▶ WHAT THE TASK ASKS
In the records from the beginning through the line containing "Is the Lock-free value at 28", substitute "data sets" for every "series" and give back only those lines, with everything else left unchanged.

=====

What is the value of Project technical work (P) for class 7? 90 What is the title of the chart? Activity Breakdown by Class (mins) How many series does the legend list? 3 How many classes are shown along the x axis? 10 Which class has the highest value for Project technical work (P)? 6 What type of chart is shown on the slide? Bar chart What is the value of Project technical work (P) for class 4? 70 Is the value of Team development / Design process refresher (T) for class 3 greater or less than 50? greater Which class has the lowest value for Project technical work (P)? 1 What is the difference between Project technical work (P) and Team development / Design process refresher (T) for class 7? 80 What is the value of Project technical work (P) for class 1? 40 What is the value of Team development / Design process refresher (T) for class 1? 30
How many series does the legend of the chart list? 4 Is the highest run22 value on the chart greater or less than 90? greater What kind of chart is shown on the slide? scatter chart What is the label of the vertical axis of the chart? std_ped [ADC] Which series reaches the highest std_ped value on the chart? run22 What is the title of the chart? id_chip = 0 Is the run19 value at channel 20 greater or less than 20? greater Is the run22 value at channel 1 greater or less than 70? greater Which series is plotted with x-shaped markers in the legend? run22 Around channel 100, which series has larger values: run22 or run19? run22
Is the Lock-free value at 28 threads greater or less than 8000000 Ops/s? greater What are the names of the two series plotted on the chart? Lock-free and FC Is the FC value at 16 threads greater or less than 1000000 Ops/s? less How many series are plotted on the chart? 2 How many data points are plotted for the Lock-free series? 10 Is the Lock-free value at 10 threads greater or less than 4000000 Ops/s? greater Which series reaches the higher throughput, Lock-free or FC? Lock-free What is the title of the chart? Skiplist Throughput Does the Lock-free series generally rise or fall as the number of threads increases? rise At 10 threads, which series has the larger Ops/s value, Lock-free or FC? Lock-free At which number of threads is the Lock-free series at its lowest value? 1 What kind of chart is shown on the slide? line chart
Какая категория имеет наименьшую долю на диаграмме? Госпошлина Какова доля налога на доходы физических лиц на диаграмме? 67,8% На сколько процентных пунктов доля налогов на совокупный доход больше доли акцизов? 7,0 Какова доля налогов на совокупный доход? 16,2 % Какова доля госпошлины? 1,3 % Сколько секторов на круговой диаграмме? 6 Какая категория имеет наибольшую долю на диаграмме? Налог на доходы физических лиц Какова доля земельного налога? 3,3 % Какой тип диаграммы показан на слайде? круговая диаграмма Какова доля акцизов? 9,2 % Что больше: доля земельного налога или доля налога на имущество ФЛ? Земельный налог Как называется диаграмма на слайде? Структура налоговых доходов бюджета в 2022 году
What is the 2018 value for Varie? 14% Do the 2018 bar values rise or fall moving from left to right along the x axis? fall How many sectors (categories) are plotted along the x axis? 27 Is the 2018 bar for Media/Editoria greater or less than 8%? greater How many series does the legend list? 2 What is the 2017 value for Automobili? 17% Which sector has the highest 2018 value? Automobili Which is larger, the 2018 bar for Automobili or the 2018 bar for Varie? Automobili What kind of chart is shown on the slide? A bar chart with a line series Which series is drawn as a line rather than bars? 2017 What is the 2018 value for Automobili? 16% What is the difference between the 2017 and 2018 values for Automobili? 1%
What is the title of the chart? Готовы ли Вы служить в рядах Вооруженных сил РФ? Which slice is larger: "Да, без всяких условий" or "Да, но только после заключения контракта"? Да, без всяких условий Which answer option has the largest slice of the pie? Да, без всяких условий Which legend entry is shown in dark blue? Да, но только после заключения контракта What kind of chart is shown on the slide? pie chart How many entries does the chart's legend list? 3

=====

▶ FINAL ANSWER
What is the value of Project technical work (P) for class 7? 90 What is the title of the chart? Activity Breakdown by Class (mins) How many data sets does the legend list? 3 How many classes are shown along the x axis? 10 Which class has the highest value for Project technical work (P)? 6 What type of chart is shown on the slide? Bar chart What is the value of Project technical work (P) for class 4? 70 Is the value of Team development / Design process refresher (T) for class 3 greater or less than 50? greater Which class has the lowest value for Project technical work (P)? 1 What is the difference between Project technical work (P) and Team development / Design process refresher (T) for class 7? 80 What is the value of Project technical work (P) for class 1? 40 What is the value of Team development / Design process refresher (T) for class 1? 30
How many data sets does the legend of the chart list? 4 Is the highest run22 value on the chart greater or less than 90? greater What kind of chart is shown on the slide? scatter chart What is the label of the vertical axis of the chart? std_ped [ADC] Which data sets reaches the highest std_ped value on the chart? run22 What is the title of the chart? id_chip = 0 Is the run19 value at channel 20 greater or less than 20? greater Is the run22 value at channel 1 greater or less than 70? greater Which data sets is plotted with x-shaped markers in the legend? run22 Around channel 100, which data sets has larger values: run22 or run19? run22
Is the Lock-free value at 28 threads greater or less than 8000000 Ops/s? greater What are the names of the two data sets plotted on the chart? Lock-free and FC Is the FC value at 16 threads greater or less than 1000000 Ops/s? less How many data sets are plotted on the chart? 2 How many data points are plotted for the Lock-free data sets? 10 Is the Lock-free value at 10 threads greater or less than 4000000 Ops/s? greater Which data sets reaches the higher throughput, Lock-free or FC? Lock-free What is the title of the chart? Skiplist Throughput Does the Lock-free data sets generally rise or fall as the number of threads increases? rise At 10 threads, which data sets has the larger Ops/s value, Lock-free or FC? Lock-free At which number of threads is the Lock-free data sets at its lowest value? 1 What kind of chart is shown on the slide? line chart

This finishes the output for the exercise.